[pkg-lxc-devel] LXC in Bookworm

Mason Loring Bliss mason at blisses.org
Tue May 16 16:11:49 BST 2023


Hello, all! I've noted this in IRC, but this seems like a potentially
better place to talk about it:

I wanted to ask about the current status and talk about my usage, and
possibly suggest a random thing to keep it alive in Bookworm.

To wit, I use LXC heavily here and have plans to use it more heavily still
in future as I migrate away from both FreeBSD jails and heavyweight
libvirt/qemu/kvm VMs. Whether this is popular or not, I use it both without
systemd and without lxc-net. I was dismayed to see that a conflict between
dnsmasq and systemd might lead to LXC leaving Debian for Bookworm, and I
wanted to offer potential options.

Selfishly, I want it to stay.
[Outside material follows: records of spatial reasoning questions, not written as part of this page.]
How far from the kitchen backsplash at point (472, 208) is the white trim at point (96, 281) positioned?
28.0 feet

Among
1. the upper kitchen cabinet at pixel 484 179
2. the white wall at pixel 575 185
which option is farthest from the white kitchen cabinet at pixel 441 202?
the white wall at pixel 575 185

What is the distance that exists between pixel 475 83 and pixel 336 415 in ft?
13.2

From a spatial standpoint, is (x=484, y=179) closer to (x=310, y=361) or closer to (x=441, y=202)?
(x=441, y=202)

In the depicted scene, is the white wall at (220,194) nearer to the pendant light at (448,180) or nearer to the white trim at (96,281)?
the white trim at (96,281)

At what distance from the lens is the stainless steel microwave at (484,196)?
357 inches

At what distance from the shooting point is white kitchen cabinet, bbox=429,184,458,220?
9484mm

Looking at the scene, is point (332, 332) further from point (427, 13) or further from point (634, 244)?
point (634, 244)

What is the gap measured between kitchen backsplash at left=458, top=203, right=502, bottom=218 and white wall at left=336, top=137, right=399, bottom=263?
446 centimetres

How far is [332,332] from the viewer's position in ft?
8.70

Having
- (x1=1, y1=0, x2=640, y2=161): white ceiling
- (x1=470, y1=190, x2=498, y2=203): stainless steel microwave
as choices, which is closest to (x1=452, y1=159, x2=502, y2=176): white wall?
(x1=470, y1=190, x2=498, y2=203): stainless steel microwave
Here's how I use it today:

    https://github.com/ChibaPet/lxc-utils

It works beautifully on its own, and my "notes" there show that it's not
particularly hard to set up networking without lxc-net.

So I wonder if the dnsmasq Depends: could move to lxc-net itself, or if
it's worth including notes on how to set up networking in lxc-net and not
even have that maintain a Depends: on dnsmasq.
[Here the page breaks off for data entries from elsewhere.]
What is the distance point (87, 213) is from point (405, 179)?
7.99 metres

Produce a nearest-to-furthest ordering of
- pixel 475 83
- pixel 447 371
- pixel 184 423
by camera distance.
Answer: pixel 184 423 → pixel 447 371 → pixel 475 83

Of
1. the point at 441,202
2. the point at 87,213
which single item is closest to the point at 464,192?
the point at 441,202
Rather than offering up more work for volunteers, I use and depend on this
and would be happy to do legwork to help it all happen.

My basic thinking is that "Depends:" should best be reserved for other
packages without which the package in question won't function, and in this
case it's not LXC itself that actually needs it, and dropping this
dependency would make the package less prone to this sort of thing:

    https://tracker.debian.org/pkg/lxc

Looking at the whole depends list, from Bullseye anyway, I see:

    Depends: liblxc1 (= 1:4.0.6-2+deb11u2), debconf (>= 0.5) | debconf-2.0,
    libc6 (>= 2.27), libcap2 (>= 1:2.10), libgcc-s1 (>= 3.3.1), libseccomp2
    (>= 2.5.0), libselinux1 (>= 3.1~), lsb-base (>= 3.0-6), bridge-utils,
    dnsmasq-base, iptables, iproute2

...and it seems like bridge-utils, iptables, and iproute2 might also be
valid targets to remove from Depends, under the same notion. But dnsmasq is
the one that's a threat right now.

-- 
Mason Loring Bliss    Therewith his sturdie corage soon was quayd,
mason at blisses.org       And all his sences were with suddein dread dismayd.